Selection
** start **

# Mold in hydei culture



## hysteresis (May 5, 2019)

Hey all. I tried to search but didn't find a hit. 

My hydei culture started producing mold along the top. I've had it about a week and a half (store bought) , so I'm assuming eggs have already been laid. 

According to Orin's post here, larvae will start to eat the mold up. 

Should I keep the culture then? 

Thanks.


----------



## Synapze (May 5, 2019)

I've had mold issues with cultures and usually (unless it gets too bad) they seem to balance out. Since it's a store bought culture, I suggest keeping it quarantined from any other cultures you may have going. If it gets too out of control, I'd just feed it out and toss it.


----------



## hysteresis (May 5, 2019)

Yup figured so. Orin says the mold may prevent egg laying. But if they've laid and larvae emerge, they should eat it up. Hopefully this happens. I just have the one culture for nymphs ill be receiving in the 2nd wk of May. Fingers crossed.


----------



## MantisGirl13 (May 5, 2019)

Hopefully it isn't ruined! I'd still.be careful with feeding them to your mantids as it might not be good for them.

-MantisGirl13


----------



## hysteresis (May 5, 2019)

Well that's the thing. The larvae eat the mold. I think the mold hurts a mantis if it's in their enclosure and gets into their spiracles. Am I right?

Anyways, this culture is for Blepharopsis and Rhombodera. The bleph cups can't mold. Rhombos do okay at 40 to 60pct humidity and typically get tons of ventilation. I figure I can still feed that culture out regardless. 

Do you agree? You know I'm still learning basics.


----------



## MantisGirl13 (May 5, 2019)

Idk. I've always thrown out moldy cultures...

- MantisGirl13


----------



## hysteresis (May 5, 2019)

Here I am dropping mad cash into this hobby and I'm crying over a store bought a $15CAD hydei culture. I look ridiculous! 

Thing is, I won't need that culture for long. I figure I'll have to gear up with a full melano culture and a full hydei culture right behind it. If I am successful with my breeding endeavours. 

There's still Lola's ooth. Maybe it'll drop a few nymphs EVEN if it was a putzy weak lastlaid ooth. 

I heard M. religiosa i1 nymphs are too small for even melanogaster?


----------



## MantisGirl13 (May 5, 2019)

No use crying over a moldy culture! I've never raised Europeans from L1 so I can't help you with that, sorry! I have heard mixed answers to your question. Some say they are too small, others say they eat melos just fine!

- MantisGirl13


----------



## hysteresis (May 5, 2019)

MantisGirl13 said:


> No use crying over a moldy culture! I've never raised Europeans from L1 so I can't help you with that, sorry! I have heard mixed answers to your question. Some say they are too small, others say they eat melos just fine!

** end **

Records shown
** start **

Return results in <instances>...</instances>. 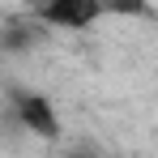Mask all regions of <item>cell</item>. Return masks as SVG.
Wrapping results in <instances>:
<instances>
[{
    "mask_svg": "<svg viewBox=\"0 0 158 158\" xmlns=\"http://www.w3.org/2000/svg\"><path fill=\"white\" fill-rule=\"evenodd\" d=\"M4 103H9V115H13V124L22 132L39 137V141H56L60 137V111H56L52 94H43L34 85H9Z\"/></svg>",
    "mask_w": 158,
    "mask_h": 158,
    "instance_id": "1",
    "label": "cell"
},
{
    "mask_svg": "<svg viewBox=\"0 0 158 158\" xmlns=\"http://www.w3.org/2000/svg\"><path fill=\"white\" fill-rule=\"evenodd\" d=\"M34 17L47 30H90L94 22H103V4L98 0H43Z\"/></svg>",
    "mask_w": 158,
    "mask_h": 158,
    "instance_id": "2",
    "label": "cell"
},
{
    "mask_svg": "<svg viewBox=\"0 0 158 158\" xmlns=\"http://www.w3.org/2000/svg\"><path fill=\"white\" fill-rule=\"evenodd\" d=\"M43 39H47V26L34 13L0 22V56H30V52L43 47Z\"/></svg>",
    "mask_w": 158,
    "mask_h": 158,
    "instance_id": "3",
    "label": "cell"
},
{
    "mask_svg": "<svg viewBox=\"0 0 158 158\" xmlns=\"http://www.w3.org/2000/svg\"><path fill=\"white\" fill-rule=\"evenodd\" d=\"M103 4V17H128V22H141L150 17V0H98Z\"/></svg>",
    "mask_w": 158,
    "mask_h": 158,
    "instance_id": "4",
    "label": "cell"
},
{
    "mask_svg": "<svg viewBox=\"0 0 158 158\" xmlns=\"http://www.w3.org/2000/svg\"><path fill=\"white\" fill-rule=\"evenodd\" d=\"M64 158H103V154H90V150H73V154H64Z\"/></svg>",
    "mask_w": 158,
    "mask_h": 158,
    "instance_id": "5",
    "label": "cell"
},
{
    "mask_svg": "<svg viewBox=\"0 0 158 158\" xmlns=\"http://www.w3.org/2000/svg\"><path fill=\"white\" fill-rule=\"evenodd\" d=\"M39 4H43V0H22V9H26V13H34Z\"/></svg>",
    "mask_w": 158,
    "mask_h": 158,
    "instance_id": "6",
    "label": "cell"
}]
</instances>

** end **
** start **

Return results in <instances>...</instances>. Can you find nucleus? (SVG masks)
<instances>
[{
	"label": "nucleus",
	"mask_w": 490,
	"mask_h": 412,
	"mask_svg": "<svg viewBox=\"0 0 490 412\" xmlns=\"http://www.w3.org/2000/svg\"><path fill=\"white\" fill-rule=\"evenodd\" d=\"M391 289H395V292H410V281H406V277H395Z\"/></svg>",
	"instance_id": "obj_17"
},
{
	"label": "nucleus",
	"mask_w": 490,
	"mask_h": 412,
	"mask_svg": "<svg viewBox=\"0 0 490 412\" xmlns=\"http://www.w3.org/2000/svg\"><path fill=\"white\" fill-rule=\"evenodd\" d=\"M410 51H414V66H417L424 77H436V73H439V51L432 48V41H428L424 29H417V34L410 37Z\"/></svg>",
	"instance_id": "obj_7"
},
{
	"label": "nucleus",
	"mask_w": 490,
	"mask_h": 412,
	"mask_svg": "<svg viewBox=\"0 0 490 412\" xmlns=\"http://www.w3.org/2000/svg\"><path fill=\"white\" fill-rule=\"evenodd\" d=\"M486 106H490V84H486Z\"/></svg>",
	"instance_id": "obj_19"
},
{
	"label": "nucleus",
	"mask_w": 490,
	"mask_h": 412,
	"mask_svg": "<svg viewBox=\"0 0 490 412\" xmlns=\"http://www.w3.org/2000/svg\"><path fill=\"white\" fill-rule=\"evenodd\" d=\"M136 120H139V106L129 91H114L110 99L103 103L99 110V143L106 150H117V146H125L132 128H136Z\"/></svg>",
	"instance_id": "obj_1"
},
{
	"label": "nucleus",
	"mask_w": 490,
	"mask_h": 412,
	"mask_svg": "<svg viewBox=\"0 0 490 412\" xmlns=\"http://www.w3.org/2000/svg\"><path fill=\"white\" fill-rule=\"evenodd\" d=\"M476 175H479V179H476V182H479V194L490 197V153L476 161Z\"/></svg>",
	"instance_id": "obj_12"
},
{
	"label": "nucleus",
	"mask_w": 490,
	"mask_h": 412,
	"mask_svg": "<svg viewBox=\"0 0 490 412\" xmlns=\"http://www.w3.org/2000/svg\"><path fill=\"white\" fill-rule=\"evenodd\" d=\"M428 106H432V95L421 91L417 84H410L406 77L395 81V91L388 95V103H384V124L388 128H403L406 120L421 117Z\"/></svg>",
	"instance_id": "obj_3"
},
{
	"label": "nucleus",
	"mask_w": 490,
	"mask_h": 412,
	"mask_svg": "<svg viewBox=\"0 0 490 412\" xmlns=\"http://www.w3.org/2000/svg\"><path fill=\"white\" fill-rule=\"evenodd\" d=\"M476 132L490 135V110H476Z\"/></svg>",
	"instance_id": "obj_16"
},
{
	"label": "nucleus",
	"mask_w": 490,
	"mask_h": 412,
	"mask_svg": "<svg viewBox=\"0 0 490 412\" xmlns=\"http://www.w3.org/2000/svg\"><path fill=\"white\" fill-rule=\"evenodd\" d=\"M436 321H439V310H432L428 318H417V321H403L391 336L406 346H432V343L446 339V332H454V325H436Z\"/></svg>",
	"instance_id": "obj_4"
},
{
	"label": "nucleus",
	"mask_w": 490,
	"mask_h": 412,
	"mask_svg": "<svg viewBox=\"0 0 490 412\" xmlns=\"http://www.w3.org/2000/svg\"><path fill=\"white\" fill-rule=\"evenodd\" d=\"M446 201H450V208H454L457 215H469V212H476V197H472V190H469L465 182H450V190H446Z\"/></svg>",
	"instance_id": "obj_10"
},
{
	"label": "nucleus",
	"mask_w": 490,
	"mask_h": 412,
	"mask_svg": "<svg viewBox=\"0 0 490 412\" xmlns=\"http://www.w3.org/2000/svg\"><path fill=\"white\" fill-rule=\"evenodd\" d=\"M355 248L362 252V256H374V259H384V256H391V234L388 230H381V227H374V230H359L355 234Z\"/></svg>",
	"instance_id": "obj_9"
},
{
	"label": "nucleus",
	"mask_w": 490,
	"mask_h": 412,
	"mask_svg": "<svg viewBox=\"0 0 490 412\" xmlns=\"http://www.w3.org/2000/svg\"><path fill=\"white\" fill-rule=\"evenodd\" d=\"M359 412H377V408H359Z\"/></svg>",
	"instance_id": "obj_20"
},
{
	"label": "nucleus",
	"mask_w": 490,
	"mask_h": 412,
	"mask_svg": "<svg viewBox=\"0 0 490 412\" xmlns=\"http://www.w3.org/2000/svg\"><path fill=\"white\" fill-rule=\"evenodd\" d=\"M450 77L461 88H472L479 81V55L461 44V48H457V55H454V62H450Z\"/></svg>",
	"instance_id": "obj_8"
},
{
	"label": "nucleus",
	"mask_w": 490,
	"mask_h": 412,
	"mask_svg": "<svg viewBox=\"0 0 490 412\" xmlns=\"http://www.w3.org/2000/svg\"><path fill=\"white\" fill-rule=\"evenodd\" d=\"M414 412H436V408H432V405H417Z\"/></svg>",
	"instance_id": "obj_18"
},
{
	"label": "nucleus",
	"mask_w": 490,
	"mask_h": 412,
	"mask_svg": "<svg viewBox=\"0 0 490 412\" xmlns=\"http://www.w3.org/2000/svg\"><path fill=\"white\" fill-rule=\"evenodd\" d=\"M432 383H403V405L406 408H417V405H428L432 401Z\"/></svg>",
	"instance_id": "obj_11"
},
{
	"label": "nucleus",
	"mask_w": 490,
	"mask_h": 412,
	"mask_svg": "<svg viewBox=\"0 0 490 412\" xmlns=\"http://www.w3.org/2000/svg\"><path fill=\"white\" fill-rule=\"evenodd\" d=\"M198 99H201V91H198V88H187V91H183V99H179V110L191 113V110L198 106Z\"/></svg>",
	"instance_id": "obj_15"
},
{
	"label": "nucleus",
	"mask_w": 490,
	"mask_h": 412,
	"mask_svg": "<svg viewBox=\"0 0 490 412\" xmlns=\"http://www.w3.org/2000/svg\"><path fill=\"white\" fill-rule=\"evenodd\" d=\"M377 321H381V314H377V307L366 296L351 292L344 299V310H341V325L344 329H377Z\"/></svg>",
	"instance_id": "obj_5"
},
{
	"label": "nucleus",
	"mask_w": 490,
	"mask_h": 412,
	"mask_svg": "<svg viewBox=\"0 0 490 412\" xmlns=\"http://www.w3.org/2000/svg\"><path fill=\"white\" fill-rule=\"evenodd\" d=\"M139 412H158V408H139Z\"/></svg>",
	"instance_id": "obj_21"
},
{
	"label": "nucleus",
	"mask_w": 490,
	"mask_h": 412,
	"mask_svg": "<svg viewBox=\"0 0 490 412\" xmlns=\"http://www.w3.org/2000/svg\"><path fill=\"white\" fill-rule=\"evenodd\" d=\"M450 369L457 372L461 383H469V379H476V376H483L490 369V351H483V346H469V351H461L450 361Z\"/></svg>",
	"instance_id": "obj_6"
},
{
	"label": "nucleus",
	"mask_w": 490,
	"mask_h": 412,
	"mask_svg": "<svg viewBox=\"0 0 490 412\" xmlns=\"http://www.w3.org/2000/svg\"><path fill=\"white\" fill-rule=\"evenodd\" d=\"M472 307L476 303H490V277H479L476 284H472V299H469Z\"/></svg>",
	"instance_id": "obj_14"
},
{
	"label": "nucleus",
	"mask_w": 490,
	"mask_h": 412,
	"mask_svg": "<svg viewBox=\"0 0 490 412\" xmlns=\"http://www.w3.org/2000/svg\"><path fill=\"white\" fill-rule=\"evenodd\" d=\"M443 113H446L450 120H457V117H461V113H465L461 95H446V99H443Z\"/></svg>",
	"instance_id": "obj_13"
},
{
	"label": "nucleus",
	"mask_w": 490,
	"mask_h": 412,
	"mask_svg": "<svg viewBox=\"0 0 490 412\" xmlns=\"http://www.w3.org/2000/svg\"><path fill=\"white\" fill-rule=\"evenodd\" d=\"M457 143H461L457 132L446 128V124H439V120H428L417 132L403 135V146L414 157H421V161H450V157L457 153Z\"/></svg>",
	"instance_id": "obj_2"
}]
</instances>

** end **

Problem
In the forum thread about mold in a hydei culture, what price does the original poster give for the store-bought culture? The lines are separate material with no connection to the forum thread about mold in a hydei culture.

Result
$15 CAD.